:: Challenge ::
Copy the listing below in full and skip every picture.

:: Data shown ::
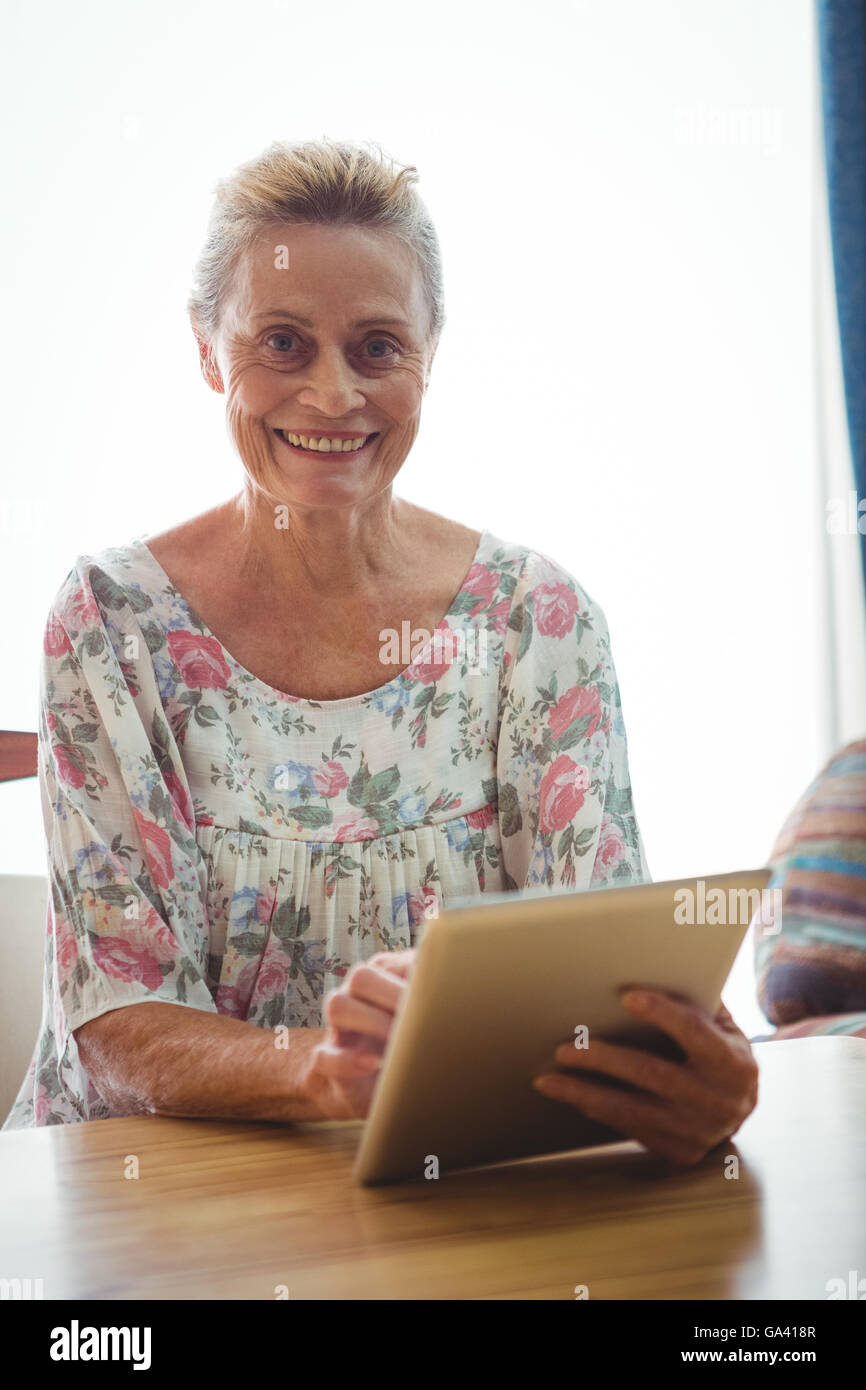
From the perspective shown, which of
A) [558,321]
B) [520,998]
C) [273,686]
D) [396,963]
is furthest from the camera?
[558,321]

:: Full response ::
From the perspective shown, which of
A) [558,321]
B) [520,998]
C) [273,686]
D) [396,963]
is furthest from the camera?
[558,321]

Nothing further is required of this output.